Ukrainian music group

Chervona Ruta (Червона рута) was a Ukrainian music group that performed between 1971 and 1990. Chervona Ruta group was created in 1971 by Anatoliy Evdokimenko with the Chernivtsi Philharmonic specially for the accompaniment of Sofia Rotaru. The founding members of the group were part of the pop orchestra of the Chernivtsi University.

For a long time, outside performances of the group by itself at occasional tours, Chervona Ruta was overshadowed by the People's Artist of Ukraine, People's Artist of Moldova, People's Artist of USSR − Sofia Rotaru. After Sofia Rotaru, other widely popular artists as Arkadiy Khoralov and Meritorious Artist of Moldova Anastasia Lazariuc started their career with Chervona Ruta. In 1981, the band was awarded Grand-Prix for the high artistic level of performance at the singers' competition in Yalta.

The soloist of the band, Sofia Rotaru, became the laureate of the IXth World Festival of Youth and Students in 1971. In the same year the band was cast with Sofia Rotaru in the movie called "Chervona Ruta" and in 1975 - in Pesnya vsegda s nami.

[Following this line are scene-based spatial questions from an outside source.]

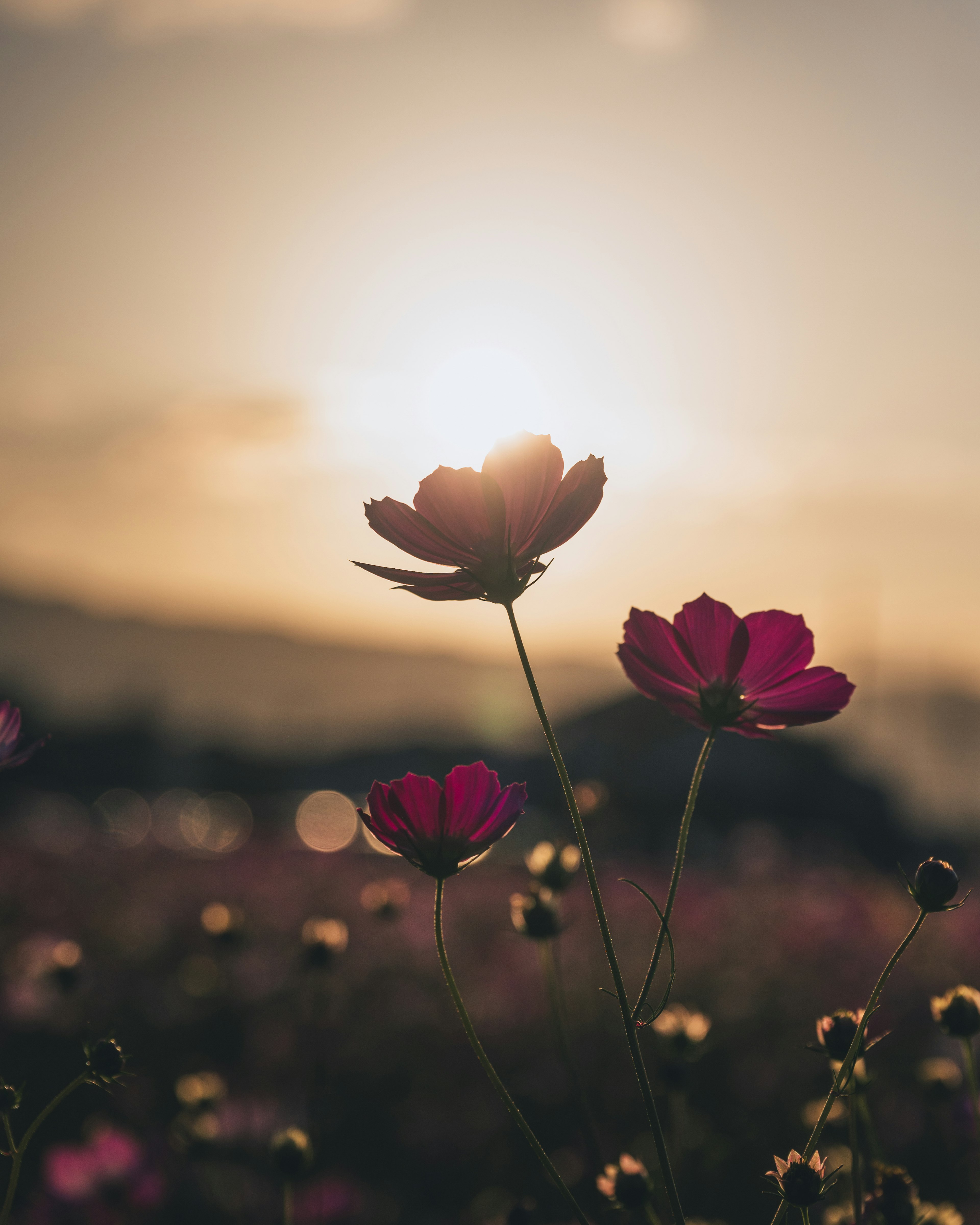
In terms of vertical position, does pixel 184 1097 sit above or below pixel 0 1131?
above

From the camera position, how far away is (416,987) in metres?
3.10

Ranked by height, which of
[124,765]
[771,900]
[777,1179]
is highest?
[777,1179]

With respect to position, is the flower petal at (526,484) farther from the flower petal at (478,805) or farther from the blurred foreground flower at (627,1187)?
the blurred foreground flower at (627,1187)

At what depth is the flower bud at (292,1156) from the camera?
103 cm

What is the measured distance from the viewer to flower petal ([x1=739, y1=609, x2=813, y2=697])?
729mm

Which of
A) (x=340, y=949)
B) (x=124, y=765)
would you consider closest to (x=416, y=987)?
(x=340, y=949)

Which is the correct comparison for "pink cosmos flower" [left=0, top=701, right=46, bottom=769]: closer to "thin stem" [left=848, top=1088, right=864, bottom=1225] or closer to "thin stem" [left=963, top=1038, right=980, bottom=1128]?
"thin stem" [left=848, top=1088, right=864, bottom=1225]

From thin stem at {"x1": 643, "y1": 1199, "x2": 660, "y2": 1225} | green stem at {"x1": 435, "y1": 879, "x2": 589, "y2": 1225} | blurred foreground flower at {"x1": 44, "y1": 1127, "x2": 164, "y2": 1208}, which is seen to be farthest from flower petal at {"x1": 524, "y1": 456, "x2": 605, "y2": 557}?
blurred foreground flower at {"x1": 44, "y1": 1127, "x2": 164, "y2": 1208}

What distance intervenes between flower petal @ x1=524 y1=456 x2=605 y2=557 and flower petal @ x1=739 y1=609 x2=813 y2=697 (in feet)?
0.52

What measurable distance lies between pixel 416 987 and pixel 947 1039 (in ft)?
5.04

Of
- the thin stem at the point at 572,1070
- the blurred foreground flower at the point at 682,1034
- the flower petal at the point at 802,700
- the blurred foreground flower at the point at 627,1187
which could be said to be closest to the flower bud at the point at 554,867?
the thin stem at the point at 572,1070

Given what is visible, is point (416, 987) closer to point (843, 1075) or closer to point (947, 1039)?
point (947, 1039)

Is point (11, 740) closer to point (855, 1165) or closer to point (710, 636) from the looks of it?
point (710, 636)

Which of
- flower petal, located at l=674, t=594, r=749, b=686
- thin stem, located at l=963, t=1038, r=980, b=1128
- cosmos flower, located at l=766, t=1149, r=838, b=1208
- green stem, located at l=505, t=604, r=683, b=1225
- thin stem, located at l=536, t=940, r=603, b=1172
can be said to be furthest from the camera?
thin stem, located at l=536, t=940, r=603, b=1172
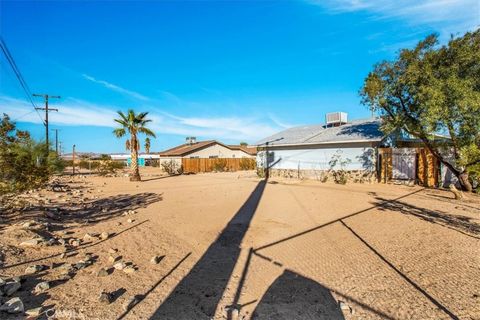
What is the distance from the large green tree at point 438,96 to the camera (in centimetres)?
1238

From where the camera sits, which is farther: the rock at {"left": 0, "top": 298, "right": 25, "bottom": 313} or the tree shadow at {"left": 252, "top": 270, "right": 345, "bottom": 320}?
the tree shadow at {"left": 252, "top": 270, "right": 345, "bottom": 320}

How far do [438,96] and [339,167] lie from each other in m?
8.86

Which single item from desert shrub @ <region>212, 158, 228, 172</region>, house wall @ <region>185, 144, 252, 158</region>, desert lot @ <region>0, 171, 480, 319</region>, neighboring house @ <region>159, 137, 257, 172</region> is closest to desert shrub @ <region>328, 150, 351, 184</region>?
desert lot @ <region>0, 171, 480, 319</region>

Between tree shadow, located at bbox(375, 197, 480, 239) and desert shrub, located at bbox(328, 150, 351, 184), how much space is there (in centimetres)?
833

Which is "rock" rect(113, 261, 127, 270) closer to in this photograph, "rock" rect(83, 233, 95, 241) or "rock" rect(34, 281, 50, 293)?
"rock" rect(34, 281, 50, 293)

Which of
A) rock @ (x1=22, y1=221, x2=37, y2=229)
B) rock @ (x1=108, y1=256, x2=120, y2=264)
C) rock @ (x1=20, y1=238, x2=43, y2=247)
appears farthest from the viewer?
rock @ (x1=22, y1=221, x2=37, y2=229)

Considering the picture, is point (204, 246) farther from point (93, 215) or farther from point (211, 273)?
point (93, 215)

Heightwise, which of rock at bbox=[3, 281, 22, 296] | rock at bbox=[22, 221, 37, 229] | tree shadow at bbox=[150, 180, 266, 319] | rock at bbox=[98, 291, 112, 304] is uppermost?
rock at bbox=[22, 221, 37, 229]

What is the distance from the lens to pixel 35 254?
5.70m

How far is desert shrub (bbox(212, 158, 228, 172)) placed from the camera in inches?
1508

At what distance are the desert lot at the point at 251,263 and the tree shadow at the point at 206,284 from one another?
21 mm

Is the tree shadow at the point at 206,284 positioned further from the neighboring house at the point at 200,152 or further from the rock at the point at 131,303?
the neighboring house at the point at 200,152

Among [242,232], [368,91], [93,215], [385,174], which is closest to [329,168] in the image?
[385,174]

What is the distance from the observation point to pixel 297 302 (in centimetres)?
408
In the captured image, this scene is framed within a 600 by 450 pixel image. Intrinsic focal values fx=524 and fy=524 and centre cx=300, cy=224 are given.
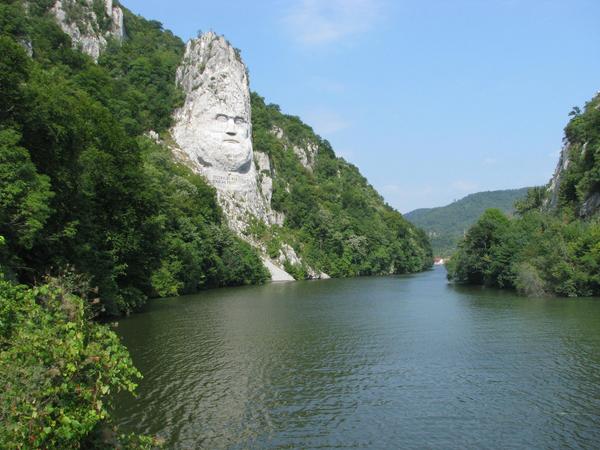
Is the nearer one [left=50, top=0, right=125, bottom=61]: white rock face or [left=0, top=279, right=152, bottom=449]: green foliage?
[left=0, top=279, right=152, bottom=449]: green foliage

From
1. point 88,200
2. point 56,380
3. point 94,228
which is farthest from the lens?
point 94,228

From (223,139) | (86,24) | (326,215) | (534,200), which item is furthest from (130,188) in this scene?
(534,200)

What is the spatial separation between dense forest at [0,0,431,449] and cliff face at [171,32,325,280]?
12.3 feet

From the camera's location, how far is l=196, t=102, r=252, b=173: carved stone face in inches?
3410

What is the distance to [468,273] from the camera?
67750mm

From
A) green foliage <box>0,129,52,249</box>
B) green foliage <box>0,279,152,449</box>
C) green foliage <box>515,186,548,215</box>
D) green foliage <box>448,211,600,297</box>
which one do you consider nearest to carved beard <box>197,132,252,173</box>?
green foliage <box>448,211,600,297</box>

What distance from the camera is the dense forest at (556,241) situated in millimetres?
46281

The band has wide fan communities both in the former USSR and abroad internationally. Successful tours took place with participation of Sofia Rotaru in Bulgaria, Czechoslovakia, Hungary, Poland, GDR, Finland, West Berlin. Polish theatre critic observer Andrzej Wołczkowski wrote:

Rotaru was the windfall for the pop music scene of any country. The charm and talent of Sofia do not bring any doubt. With a powerful voice of great compass, she conquers with her sincerity, lyricism and dramatism. We were leaving the concert hall unwillingly. We wanted Sofia to present us one more song or to perform for bis "Chervona Ruta" of Ivasyuk, or the fiery Ioane, or L'immensità of Backy.